▶ **課題**: 齋藤汐里さんのインタビュー記事を、最後の文のあとから書き継いでもらえますか?

▶ **本文抜粋**:
------------------------------------------------

この自己紹介だけ読むと、「人生の成功者」という印象を持ちますが、その裏には圧倒的な挑戦と努力がありました。

今回は、mimosa代表の齋藤汐里さん(以下、Shioriさん)のmimosa起業までの人生を振り返りながら、チャンスをつかむ生き方に迫ります

【齋藤 汐里(さいとう・しおり)さん】1988年千葉生まれ、ニューヨーク在住。アメリカの大学で4年間舞台芸術の勉強をした後、日本に帰国。その後テレビ業界に就職し、日本テレビ「アナザースカイ」をはじめとする海外での撮影をメインとしたドキュメンタリー番組に多く携わる。2016年、結婚を機に再度アメリカに移住。2018年にニューヨークに拠点を構え、CM・テレビ番組・ウェブ動画など、幅広いジャンルの映像制作を手がける。

・2021 Adobe Community Fund クリエイターに選出
・2021 内閣府主催クールジャパン動画コンテスト 奨励賞受賞
・2021 New York International Film Festival 審査員賞受賞
・ 2021 SONY 特別セミナー登壇
・2022 CP+ 登壇

https://lit.link/shiorisaito


ハリポタ好きがすべての始まり

-Shioriさんと言えばニューヨーカーな印象が強いですが、なぜ日本を飛び立つことになったのですか?

------------------------------------------------

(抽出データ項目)
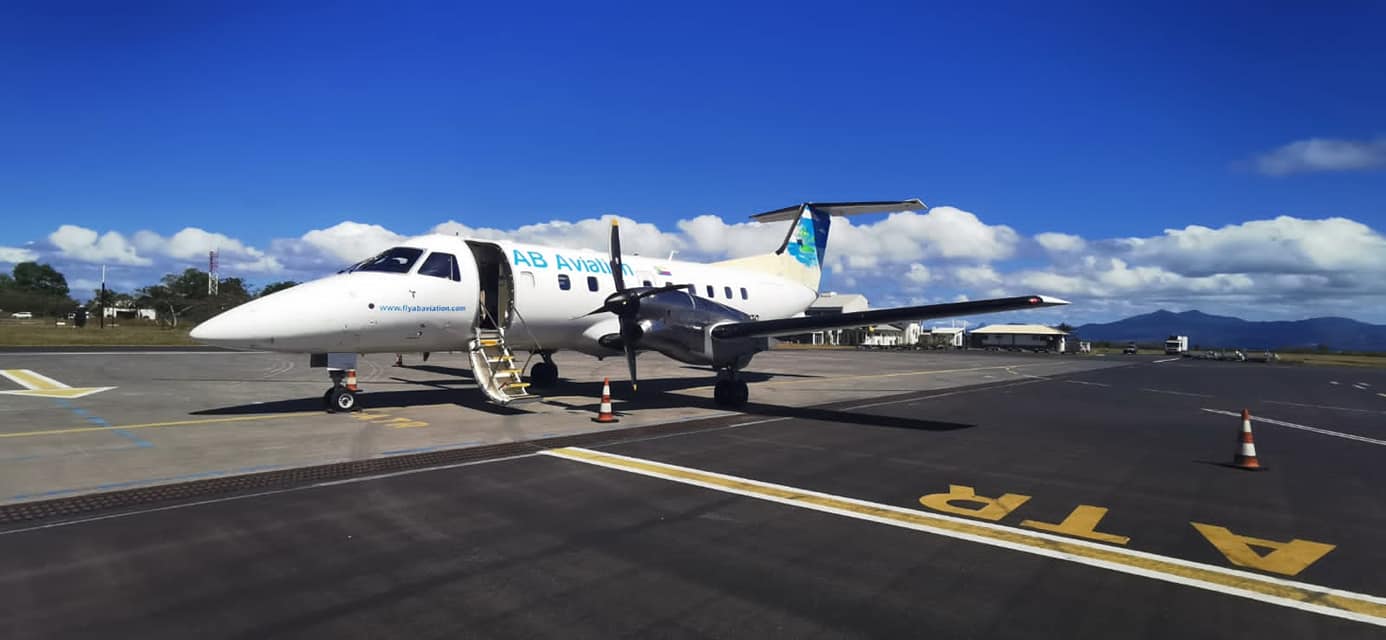image Affaire AB Aviation :  Contradictions au ministère des Transports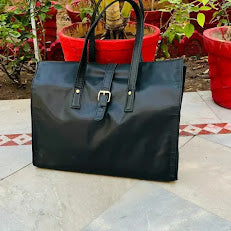 Classic Duffle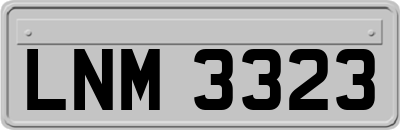 LNM3323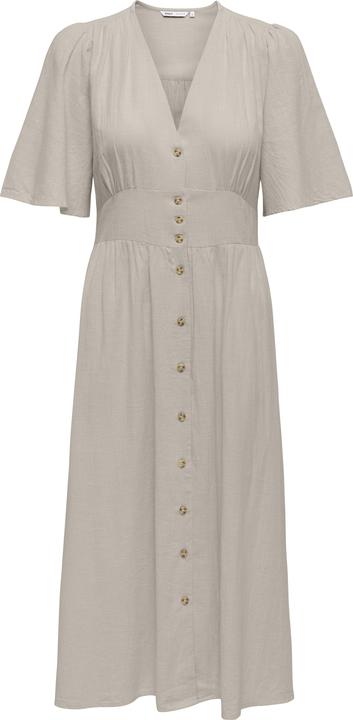 Image du produit Only Onltizana 2/4 Midi Dress Wvn Noos (M)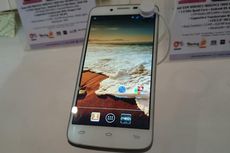 Dua Phablet Quad-core Rp 2 Jutaan di Indocomtech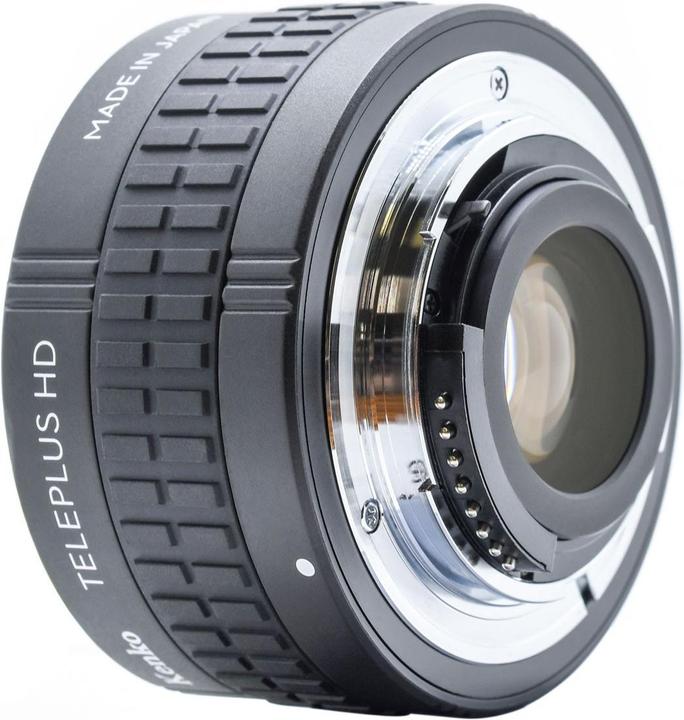 Image du produit Tokina Kenko Teleplus HD DGX 2,0x (Téléconvertisseur, Canon EF)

------------------------------------------------

▶ **回答**:
すべてはハリーポッターが始まりなんです。中学1年生の時に、1作目の賢者の石が映画化され、どハマりしてしまって。そこから映画の舞台であるイギリスに行きたくなり、お小遣いでイギリスのガイドブックを買って、ロケ地をチェックしているうちに海外の文化にも興味を持ち始めて。「海外に行くなら英語が話せないと!」ということで、高校は国際教養学科に進学しました。そこから、3年かけて海外の大学に進学することを親に説得し、アメリカに渡ることが決まりました。

ハリーポッターと呪いの子、劇場前

-大学から一人で渡米することに不安はなかったのですか?

私、人と同じようにするのが苦手で。例えば、中学のテニス部で、みんなのラケットは赤なのに、私だけ青を選んじゃうような子だったんです。だから、社会のレールから外れる怖さより、周りと違う道を歩むことへの憧れの方が強かったんですよね。

アメリカの大学で舞台芸術を学ぶ

-大学では舞台芸術を専攻されたそうですね。

実は、元々は経済学部に進学が決まってたんですよ。でも、渡米後に入学する大学が、ブロードウェイで活躍する役者さんを排出しているような パフォーミングアーツにおける有名校であることを知り、舞台デザイン科に興味を持って。もともと絵を描いたり、ハリーポッターの映画のセットに興味があったので、「せっかくアメリカに来たんだから!」のノリで、学部変更の相談に行きました。そこで出会ったドイツ人の先生が、学部唯一の外国人だった私の話をすごく親身に聞いてくれて。「何かスケッチしてみて」と言われて、その場でお絵描き程度に描いただけでしたが、無事に舞台芸術学科に入学が決まりました。

-行動力が凄まじいですね。入学後はどんな4年間を過ごされたのですか?

初めの2年間は地獄、後半はパラダイスでした(笑)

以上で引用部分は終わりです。